EPC (Electronic Product Code) –

  • is the standard encoding used on industry RFID tags
  • consists of EPC version, Manufacture Code, SKU, and Serial Number

Active vs. Passive Tags

  • Active Tags – battery powered tags (lasts from 5 to 10 years). Transmits long distances (up to 100 meters). Usually cost $20+ per tag.
  • Passive Tags – powered by reader’s radio waves. Transmits short distances.
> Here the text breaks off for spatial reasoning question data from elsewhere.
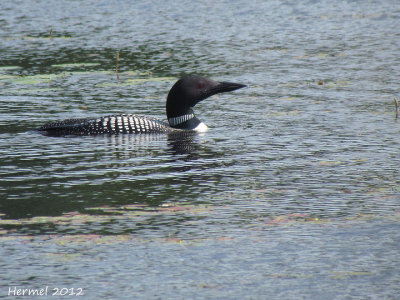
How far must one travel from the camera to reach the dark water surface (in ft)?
16.2

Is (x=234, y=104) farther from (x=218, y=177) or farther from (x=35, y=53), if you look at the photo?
(x=35, y=53)

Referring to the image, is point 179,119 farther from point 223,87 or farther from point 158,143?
point 158,143

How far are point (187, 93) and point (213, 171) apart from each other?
2.56 meters

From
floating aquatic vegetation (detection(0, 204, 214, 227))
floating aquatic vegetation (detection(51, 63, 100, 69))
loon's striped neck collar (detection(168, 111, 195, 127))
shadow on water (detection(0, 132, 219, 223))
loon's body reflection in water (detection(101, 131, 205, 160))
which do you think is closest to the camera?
floating aquatic vegetation (detection(0, 204, 214, 227))

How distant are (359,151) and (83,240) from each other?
11.3ft

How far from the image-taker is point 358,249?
5273mm

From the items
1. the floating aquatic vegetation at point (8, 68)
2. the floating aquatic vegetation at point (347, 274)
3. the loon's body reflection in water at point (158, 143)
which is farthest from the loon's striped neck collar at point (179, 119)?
the floating aquatic vegetation at point (347, 274)

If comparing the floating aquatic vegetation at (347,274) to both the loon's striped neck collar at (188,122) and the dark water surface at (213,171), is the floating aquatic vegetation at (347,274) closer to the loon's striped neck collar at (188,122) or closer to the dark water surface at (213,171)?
the dark water surface at (213,171)

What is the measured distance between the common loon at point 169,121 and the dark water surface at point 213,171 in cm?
12

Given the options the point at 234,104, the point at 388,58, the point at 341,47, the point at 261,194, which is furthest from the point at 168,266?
the point at 341,47

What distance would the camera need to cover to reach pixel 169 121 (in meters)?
9.86

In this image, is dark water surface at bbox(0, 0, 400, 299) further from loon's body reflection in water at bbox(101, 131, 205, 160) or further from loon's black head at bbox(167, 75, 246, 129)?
loon's black head at bbox(167, 75, 246, 129)

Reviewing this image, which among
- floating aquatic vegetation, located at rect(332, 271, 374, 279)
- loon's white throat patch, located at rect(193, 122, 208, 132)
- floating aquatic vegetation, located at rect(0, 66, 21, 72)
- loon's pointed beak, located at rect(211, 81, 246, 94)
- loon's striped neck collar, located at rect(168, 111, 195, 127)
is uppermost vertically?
loon's pointed beak, located at rect(211, 81, 246, 94)

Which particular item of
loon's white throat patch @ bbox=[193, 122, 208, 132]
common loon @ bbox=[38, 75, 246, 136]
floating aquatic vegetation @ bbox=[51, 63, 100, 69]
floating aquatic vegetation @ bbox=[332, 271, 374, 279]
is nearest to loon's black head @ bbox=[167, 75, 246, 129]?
common loon @ bbox=[38, 75, 246, 136]
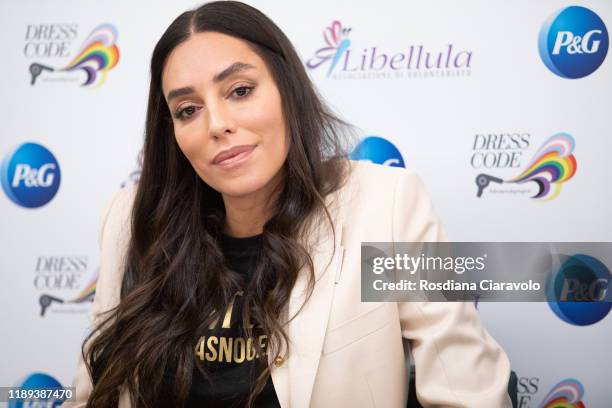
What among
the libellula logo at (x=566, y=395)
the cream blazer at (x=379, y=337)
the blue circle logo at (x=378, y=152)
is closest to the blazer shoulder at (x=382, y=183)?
the cream blazer at (x=379, y=337)

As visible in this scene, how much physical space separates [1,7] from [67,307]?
109cm

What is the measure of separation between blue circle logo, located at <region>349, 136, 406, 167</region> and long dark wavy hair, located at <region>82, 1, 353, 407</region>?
0.33 m

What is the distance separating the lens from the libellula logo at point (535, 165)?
4.96 ft

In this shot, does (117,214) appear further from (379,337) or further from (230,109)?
(379,337)

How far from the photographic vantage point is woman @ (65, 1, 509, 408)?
3.26ft

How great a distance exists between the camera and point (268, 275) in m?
1.10

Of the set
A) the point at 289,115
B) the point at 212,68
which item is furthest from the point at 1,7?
the point at 289,115

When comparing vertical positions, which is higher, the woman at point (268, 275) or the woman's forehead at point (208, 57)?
the woman's forehead at point (208, 57)

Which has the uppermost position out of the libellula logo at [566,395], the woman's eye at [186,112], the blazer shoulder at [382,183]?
the woman's eye at [186,112]

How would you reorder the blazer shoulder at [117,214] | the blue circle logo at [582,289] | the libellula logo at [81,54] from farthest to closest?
the libellula logo at [81,54], the blue circle logo at [582,289], the blazer shoulder at [117,214]

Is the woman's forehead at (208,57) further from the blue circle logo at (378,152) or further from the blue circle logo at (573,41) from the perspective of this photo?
the blue circle logo at (573,41)

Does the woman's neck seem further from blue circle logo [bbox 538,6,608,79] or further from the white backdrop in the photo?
blue circle logo [bbox 538,6,608,79]

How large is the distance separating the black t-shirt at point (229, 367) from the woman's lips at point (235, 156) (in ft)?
0.95

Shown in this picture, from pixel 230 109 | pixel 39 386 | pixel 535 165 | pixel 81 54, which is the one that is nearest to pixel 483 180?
pixel 535 165
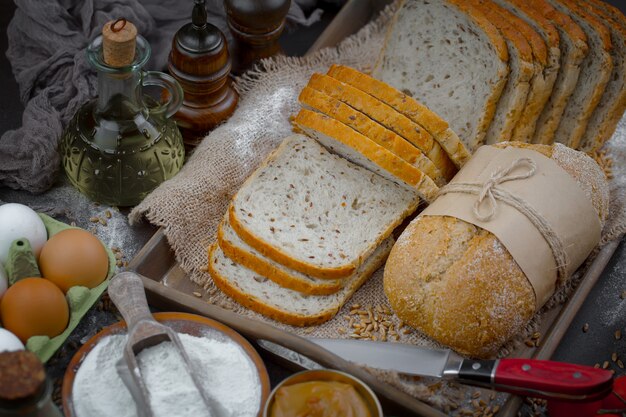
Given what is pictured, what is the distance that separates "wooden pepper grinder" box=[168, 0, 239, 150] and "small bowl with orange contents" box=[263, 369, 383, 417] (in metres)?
1.26

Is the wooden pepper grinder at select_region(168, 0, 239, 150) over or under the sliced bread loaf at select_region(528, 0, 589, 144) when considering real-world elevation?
under

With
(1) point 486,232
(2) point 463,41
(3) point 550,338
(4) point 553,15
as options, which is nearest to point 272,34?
(2) point 463,41

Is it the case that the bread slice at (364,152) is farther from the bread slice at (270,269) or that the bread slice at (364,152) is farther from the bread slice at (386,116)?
the bread slice at (270,269)

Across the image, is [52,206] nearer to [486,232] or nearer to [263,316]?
[263,316]

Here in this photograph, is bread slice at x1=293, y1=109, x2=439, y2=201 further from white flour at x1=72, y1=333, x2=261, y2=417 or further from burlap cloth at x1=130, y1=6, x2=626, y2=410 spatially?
white flour at x1=72, y1=333, x2=261, y2=417

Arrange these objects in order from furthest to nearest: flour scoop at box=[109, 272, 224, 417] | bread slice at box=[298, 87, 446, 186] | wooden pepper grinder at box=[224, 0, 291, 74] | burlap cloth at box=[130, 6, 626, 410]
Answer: wooden pepper grinder at box=[224, 0, 291, 74] < bread slice at box=[298, 87, 446, 186] < burlap cloth at box=[130, 6, 626, 410] < flour scoop at box=[109, 272, 224, 417]

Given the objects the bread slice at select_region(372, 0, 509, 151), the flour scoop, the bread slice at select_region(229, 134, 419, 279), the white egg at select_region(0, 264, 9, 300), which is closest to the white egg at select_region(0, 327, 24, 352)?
the white egg at select_region(0, 264, 9, 300)

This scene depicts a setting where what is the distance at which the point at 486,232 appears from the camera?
104 inches

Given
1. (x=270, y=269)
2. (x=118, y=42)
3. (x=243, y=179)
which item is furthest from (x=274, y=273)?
(x=118, y=42)

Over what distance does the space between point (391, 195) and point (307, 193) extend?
28 centimetres

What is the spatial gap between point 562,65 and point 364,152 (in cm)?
82

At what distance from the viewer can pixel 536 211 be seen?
2666mm

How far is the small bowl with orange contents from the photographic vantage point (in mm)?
2246

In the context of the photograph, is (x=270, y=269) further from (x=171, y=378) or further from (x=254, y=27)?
(x=254, y=27)
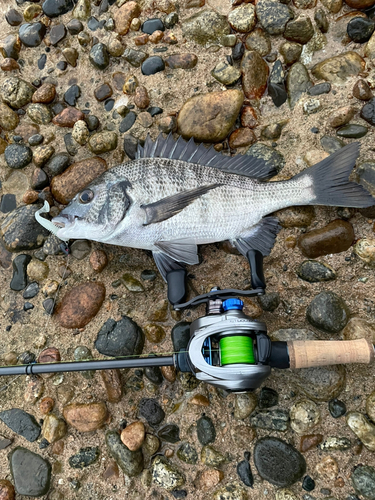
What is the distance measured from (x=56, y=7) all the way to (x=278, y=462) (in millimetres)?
4706

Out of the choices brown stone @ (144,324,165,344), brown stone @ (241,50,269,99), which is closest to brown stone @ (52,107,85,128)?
brown stone @ (241,50,269,99)

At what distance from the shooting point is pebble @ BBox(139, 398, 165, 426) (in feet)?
8.29

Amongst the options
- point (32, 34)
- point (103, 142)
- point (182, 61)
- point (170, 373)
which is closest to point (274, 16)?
point (182, 61)

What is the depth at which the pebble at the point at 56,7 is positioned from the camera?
350 cm

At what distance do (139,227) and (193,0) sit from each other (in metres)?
2.41

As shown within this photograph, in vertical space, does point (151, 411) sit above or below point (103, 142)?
below

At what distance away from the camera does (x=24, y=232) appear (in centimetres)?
300

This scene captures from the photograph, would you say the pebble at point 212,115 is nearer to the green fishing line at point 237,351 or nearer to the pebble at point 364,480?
the green fishing line at point 237,351

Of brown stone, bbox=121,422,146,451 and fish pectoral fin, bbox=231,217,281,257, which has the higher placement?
fish pectoral fin, bbox=231,217,281,257

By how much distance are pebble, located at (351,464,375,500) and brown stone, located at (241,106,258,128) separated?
2.79 m

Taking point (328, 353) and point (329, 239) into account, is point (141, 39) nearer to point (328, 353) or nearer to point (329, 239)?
point (329, 239)

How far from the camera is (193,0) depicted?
3258mm

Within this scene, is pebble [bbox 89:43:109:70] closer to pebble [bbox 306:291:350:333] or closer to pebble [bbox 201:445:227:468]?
pebble [bbox 306:291:350:333]

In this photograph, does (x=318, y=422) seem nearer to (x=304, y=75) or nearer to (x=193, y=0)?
(x=304, y=75)
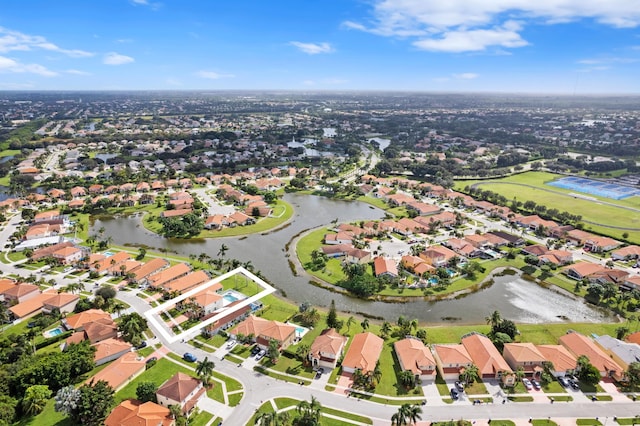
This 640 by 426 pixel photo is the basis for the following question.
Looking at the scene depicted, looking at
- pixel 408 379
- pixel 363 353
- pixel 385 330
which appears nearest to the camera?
pixel 408 379

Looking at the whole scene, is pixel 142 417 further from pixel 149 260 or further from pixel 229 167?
pixel 229 167

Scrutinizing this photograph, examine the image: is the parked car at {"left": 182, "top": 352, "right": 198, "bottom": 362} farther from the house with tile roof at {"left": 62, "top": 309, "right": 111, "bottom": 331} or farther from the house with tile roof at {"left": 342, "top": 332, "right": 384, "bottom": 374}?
the house with tile roof at {"left": 342, "top": 332, "right": 384, "bottom": 374}

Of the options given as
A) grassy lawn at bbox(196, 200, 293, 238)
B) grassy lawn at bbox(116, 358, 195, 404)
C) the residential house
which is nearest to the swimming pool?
grassy lawn at bbox(116, 358, 195, 404)

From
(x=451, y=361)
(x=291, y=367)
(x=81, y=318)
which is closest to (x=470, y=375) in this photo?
(x=451, y=361)

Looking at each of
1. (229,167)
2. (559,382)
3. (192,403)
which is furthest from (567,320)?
(229,167)

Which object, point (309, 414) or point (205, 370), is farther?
point (205, 370)

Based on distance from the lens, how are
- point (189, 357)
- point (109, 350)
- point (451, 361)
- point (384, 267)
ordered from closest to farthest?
1. point (451, 361)
2. point (109, 350)
3. point (189, 357)
4. point (384, 267)

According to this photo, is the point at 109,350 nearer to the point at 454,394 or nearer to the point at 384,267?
the point at 454,394

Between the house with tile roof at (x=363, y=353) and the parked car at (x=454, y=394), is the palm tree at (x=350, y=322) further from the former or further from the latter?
the parked car at (x=454, y=394)

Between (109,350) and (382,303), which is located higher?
(109,350)

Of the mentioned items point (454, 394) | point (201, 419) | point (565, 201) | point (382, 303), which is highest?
point (565, 201)
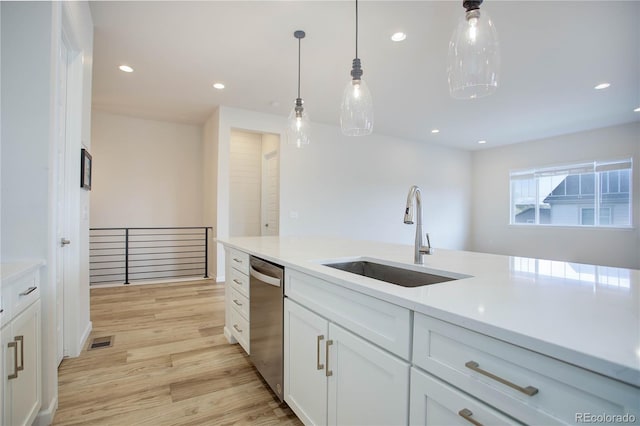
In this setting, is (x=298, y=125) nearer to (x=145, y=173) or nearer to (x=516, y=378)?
(x=516, y=378)

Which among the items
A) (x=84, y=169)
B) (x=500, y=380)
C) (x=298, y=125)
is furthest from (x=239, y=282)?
(x=500, y=380)

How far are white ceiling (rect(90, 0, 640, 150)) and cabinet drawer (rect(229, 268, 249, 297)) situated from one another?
2209 millimetres

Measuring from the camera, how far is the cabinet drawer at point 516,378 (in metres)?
0.57

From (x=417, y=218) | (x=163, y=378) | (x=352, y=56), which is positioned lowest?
(x=163, y=378)

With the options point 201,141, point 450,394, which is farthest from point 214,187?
point 450,394

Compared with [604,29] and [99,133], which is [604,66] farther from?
[99,133]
Cost around $.50 per tag

Read/Write-ability of Tags

  • Type 0: Read-only
  • Type 0+: Read/Write – Can be written to (once) by a reader
  • Type 1: Read/Write – Can be rewritten by a reader

Common Frequencies and Standards

  • Low Frequency – 125 KHz
    • Read range: less than 0.5m (1.5 ft)
    • Used for: Access control, animal tracking, vehicle immobilizers, POS applications
  • High Frequency – 13.56 MHz (ISO 15693)
    • Read range: 1m (3 ft) a.k.a. “Vicinity” reader
    • Used for: Access control, smart cards, smart shelves, item level tracking such as baggage handling, library books, etc.
  • High Frequency – 13.56 MHz (ISO 14443)
    • Read range: couple of inches “Proximity” readers
  • Ultra-High Frequency – 860 MHz – 930 MHz
    • Read range: 3m (10 ft)
    • Used for: Pallet tracking, electronic toll collection, baggage handling
  • Microwave Frequency – 2.45 GHz / 5.8 GHz
    • Read range: 1m (3 ft)
    • Used for: Supply Chain applications & electronic toll collection

Sources: Symbol, Psion TekLogix

Once you determine the application of rfid, you can then begin to purchase the hardware and begin developing software that will allow you to benefit from this amazing new technology.